Special Report by Bob MajiriOghene Etemiku
The Institute of Continuing Education (ICE), Benin City, Edo State of Nigeria was once a school of excellence. It offered a pathway to students who could not make their West African School Certificate Examination in conventional high schools to study and obtain the certificates in order to pursue further education.

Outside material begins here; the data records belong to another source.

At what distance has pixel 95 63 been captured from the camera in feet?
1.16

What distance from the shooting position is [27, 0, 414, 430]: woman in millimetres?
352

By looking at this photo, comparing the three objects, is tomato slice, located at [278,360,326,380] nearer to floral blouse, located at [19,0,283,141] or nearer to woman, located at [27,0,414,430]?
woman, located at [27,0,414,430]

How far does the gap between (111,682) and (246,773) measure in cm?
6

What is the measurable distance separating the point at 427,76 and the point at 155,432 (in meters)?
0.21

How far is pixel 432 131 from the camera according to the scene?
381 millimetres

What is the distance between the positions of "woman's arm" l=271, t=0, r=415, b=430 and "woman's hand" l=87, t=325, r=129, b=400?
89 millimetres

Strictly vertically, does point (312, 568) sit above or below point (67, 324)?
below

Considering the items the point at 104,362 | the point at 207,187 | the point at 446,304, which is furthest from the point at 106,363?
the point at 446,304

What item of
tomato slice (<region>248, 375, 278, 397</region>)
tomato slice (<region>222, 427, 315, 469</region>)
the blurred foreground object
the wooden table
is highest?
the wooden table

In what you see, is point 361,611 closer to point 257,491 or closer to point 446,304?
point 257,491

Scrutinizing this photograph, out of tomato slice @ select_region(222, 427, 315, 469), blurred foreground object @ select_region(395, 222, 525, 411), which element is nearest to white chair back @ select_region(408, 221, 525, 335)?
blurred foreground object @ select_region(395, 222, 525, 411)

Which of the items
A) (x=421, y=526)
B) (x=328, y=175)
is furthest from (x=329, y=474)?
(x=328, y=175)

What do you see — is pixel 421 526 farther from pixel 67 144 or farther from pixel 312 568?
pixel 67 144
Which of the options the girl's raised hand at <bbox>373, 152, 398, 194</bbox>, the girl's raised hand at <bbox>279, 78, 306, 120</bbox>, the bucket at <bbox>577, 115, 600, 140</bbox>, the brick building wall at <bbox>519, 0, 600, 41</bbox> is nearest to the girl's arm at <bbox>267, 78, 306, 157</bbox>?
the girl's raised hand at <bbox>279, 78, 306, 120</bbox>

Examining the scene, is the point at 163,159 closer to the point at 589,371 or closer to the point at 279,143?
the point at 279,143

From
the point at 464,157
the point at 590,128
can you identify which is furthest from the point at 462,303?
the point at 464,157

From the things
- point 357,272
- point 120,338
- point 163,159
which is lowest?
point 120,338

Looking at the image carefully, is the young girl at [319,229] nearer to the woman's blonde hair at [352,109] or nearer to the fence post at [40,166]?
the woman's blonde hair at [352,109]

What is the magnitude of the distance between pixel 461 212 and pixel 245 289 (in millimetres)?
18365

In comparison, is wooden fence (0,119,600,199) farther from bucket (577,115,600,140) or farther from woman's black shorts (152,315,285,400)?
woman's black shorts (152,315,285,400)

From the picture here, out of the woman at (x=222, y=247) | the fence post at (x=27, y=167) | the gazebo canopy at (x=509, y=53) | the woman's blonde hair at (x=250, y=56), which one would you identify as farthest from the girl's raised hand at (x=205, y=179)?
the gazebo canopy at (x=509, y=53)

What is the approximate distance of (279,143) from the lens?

ICE also had a highly structured four-year high school which prepared students for their WASC examination so as to pursue further education, such as the university or Polytechnic. This section of the institute offered opportunities to adults, especially low level civil servants who still had the desire to study for high school certificates.
The institute also had a place for graduates of high schools, including civil servants, seeking an opportunity to study for their Advanced level education to proceed to the university.
Prior to the establishment of the institute, many of the students had to travel to St. Patrick’s College, Asaba, now in Delta State or pay through their noses to go to Cambridge University affiliate in the UK for the actualization of their educational dreams.
With its establishment therefore, a huge burden was lifted off the shoulders of the parents of teeming youth and civil servants eager to fulfil requirements for admissions into universities and other institutions of higher learning, locally and internationally.
In its heyday, the school ran both morning and evening sessions in the sciences, arts, commercial and social sciences. Its students came from the high and the low, from far and near together with the upper and middle classes.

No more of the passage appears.